And I was right. After scrolling through a few posts, I stumbled upon these pumpkin gingerdoodle cookies. Part pumpkin snickerdoodle and part gingersnap cookie, these cookies combine some of everyone's favorite holiday flavors. My husband walked into the kitchen and saw me pulling these out of the oven and asked, "Can I have a snickerdoodle?" I informed him they weren't snickerdoodles but pumpkin gingerdoodles and he was happy to try them. He quickly proclaimed, "These are way better than regular snickerdoodles."
I only had two issues with these cookies. The first issue was really a non-issue: I had way more pumpkin snickerdoodle dough than gingersnap dough. So in the end, I made some plain pumpkin snickerdoodle cookies as well (all were eagerly consumed regardless).
The second issue was in the consistency of the cookies. The pumpkin snickerdoodle dough puffed up into a wonderful moist, slightly cakey cookie. The gingersnap dough, on the other hand, puffed up but deflated after I pulled it out of the oven. So, my cookies looked lopsided when I placed the cookie doughs side by side. Next I tried a batch with the pumpkin snickerdoodle dough on the bottom and the gingersnap dough on top. Those turned out okay, but they weren't very aesthetically pleasing. So finally I made a batch with the gingersnap dough on the bottom and the pumpkin snickerdoodle dough on top and those cookies turned out to the look the best. I'm not sure how Peabody got her cookies to look the way that she did, but the cookies you see in the photo at the top of this blog post were the best that I could do.
Regardless of how these cookies look, they are amazing. We couldn't stop eating them in our household and almost didn't have enough to give out to family and friends because we wanted them all to ourselves! So, if you're going to only try one new recipe out this holiday season, I encourage you to make it this one - I promise you won't regret it!

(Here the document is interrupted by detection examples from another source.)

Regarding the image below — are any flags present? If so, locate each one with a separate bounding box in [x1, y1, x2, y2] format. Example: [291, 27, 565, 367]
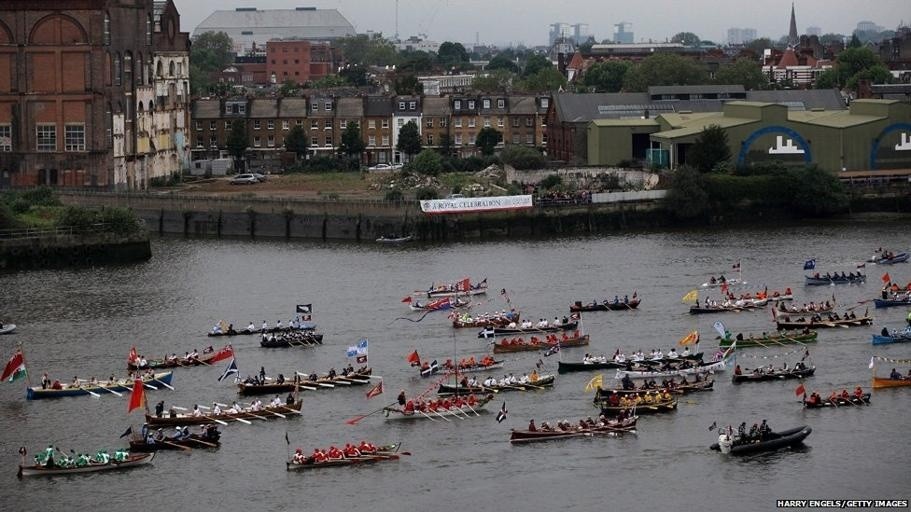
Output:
[0, 348, 25, 383]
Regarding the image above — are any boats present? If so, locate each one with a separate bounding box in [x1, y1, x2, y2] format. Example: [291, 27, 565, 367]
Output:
[375, 235, 413, 244]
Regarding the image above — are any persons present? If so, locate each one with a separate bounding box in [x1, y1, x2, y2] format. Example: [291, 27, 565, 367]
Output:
[33, 250, 911, 468]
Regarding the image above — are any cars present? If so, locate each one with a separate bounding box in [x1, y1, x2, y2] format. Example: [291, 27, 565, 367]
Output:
[368, 162, 406, 173]
[227, 172, 268, 185]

from Culinary Concoctions by Peabody
Pumpkin Snickerdoodle Dough
1 1/2 cups granulated sugar
1 cup unsalted butter
¾ cup pumpkin puree
3 cups all-purpose flour
2 tsp. cream of tartar
1 tsp. baking soda
1/4 tsp. salt
for rolling the cookies in: (I had to double this)
1/4 cup granulated sugar
2 tsp. ground cinnamon
Mix 1 1/2 cups sugar, the butter, pumpkin, and eggs in a stand mixer with paddle attachment. (It will appear curdled, but don't worry it will all come together in the next step.)
Add in flour, cream of tartar, baking soda and salt and mix on low until fully combined. Set aside.
3/4 cup butter
1 cup granulated sugar
1/4 cup molasses
2 cups all-purpose flour
2 teaspoons baking soda
1/4 teaspoon salt
1 teaspoon cinnamon
1 teaspoon cloves
1 teaspoon ginger
Combine cinnamon and sugar in a small bowl and set aside for rolling dough in.
Cream together butter and sugar. Add molasses and egg and continue beating. Add flour, baking soda, salt, cinnamon, cloves, and ginger and mix until combined, scraping down the sides of the bowl as needed.
Preheat oven to 350°F. Lightly grease baking sheets with no-stick cooking spray and set aside.
(I found that it's best to refrigerate both cookie doughs for at least one hour before assembly and baking.)
Roll a small amount of gingersnap dough into a ball and a small amount of snickerdoodle dough and place them together and gently roll or squeeze together.
Roll in cinnamon sugar.
Place on baking sheets and bake for 9-11 minutes. Remove from oven and allow to cool on baking sheets for 2 minutes before moving to cooling racks.